* Listed entries
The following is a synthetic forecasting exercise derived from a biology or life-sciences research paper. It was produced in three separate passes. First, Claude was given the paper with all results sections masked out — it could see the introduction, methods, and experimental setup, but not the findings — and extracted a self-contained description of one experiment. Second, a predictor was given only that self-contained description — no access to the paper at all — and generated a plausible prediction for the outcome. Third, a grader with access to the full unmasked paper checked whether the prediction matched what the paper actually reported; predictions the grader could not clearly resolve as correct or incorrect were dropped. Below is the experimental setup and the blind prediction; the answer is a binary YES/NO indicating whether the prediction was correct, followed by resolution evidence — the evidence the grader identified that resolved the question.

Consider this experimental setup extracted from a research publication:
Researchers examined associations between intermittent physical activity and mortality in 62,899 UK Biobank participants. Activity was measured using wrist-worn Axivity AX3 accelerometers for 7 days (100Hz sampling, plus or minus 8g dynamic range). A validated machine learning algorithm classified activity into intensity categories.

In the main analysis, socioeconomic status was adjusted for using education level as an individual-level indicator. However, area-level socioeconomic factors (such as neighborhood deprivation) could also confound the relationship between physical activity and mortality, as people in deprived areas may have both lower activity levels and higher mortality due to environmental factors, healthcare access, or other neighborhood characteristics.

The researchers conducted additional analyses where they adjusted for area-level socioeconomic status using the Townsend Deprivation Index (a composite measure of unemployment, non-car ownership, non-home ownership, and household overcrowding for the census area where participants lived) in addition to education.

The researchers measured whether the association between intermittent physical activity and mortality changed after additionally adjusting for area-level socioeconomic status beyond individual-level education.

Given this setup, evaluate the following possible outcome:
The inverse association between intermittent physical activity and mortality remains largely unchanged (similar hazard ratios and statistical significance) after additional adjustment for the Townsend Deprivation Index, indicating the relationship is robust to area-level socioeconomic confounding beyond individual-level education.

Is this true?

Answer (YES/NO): YES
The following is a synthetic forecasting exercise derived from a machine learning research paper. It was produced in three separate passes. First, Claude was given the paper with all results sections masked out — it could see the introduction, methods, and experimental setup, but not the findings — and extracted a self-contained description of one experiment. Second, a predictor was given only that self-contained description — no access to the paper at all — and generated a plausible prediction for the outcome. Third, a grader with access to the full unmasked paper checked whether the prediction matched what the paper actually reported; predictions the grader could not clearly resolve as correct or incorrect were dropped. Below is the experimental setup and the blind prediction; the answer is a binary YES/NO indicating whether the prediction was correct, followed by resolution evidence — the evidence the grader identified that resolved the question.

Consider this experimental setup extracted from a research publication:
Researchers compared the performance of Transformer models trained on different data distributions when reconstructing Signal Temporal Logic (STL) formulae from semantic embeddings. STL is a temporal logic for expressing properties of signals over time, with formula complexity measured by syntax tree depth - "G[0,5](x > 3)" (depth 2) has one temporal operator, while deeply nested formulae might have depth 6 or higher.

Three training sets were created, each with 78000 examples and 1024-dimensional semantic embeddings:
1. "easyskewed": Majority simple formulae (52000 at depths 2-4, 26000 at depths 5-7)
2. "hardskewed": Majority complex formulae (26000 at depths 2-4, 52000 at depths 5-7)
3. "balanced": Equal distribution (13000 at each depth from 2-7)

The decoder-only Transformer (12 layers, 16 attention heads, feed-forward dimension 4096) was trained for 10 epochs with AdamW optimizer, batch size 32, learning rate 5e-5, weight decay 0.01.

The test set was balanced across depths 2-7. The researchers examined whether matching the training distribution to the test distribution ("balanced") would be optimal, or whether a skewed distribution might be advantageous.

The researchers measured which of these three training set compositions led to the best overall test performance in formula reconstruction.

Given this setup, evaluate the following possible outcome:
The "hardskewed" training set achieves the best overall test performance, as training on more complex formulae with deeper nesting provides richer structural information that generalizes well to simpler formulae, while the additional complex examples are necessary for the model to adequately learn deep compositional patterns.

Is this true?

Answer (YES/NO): NO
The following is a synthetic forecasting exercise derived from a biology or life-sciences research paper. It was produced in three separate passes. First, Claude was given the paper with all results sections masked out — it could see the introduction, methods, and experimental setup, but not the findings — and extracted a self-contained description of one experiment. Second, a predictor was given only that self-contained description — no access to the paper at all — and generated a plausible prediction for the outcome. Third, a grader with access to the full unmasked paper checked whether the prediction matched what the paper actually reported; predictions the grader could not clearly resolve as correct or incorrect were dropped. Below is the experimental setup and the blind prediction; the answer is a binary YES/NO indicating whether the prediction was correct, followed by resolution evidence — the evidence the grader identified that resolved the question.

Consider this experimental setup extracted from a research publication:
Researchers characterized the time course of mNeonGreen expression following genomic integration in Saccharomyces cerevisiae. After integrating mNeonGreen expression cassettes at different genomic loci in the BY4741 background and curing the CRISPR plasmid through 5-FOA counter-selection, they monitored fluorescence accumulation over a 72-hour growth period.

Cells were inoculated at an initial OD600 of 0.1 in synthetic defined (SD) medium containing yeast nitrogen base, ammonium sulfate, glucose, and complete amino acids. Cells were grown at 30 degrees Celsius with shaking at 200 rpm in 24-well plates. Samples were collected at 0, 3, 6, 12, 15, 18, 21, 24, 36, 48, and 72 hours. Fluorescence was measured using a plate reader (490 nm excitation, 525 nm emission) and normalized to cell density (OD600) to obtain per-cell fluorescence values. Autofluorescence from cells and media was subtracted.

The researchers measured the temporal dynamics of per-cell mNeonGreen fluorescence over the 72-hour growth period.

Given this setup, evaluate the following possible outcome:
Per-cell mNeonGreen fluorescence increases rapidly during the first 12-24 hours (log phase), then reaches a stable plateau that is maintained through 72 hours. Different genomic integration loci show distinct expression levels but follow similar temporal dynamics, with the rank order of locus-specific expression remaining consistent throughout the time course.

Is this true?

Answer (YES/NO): NO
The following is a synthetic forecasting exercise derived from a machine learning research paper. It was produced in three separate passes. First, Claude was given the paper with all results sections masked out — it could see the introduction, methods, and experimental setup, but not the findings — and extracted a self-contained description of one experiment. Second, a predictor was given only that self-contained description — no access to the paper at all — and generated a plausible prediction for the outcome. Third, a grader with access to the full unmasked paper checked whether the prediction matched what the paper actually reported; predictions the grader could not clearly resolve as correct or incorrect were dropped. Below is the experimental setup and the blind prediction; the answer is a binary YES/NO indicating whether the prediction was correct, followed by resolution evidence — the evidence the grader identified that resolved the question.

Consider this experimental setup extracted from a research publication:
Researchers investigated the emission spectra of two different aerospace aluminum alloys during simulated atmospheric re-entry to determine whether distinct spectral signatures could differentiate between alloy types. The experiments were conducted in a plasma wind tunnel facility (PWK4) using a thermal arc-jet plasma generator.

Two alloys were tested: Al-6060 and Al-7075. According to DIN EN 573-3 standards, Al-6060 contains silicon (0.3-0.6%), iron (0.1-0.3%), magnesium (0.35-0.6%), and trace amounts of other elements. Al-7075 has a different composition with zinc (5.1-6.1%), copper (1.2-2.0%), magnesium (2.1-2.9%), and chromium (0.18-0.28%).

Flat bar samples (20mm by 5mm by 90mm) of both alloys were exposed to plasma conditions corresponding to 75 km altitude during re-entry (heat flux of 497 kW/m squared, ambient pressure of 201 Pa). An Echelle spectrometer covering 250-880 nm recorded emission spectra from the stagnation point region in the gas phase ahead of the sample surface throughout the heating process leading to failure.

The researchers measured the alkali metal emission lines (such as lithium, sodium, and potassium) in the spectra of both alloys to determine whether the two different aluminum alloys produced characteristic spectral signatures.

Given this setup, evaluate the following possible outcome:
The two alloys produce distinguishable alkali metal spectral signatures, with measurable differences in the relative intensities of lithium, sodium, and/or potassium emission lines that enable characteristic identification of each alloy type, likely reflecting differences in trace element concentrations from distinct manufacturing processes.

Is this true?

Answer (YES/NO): YES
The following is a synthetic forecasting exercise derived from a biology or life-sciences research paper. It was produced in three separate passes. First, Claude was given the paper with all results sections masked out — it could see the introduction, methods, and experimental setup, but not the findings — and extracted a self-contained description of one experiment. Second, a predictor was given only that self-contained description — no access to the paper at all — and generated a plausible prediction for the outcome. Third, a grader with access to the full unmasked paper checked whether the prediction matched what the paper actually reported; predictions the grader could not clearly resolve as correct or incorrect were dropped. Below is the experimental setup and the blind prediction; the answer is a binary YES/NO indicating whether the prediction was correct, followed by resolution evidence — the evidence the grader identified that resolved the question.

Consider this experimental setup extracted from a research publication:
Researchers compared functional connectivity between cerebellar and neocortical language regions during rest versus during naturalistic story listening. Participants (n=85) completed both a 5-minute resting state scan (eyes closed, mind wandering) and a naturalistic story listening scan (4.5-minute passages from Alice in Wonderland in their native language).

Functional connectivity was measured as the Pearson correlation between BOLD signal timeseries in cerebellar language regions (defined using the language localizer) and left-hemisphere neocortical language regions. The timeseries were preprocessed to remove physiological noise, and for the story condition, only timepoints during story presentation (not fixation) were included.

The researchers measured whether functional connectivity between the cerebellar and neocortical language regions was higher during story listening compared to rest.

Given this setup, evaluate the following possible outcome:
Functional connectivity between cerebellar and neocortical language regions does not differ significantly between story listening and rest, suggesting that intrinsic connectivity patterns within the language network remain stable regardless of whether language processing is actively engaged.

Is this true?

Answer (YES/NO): NO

* Work required
Would you please work out how many lines of the data hold "balanced"? Reply with the number alone.

* Response to the exercise
2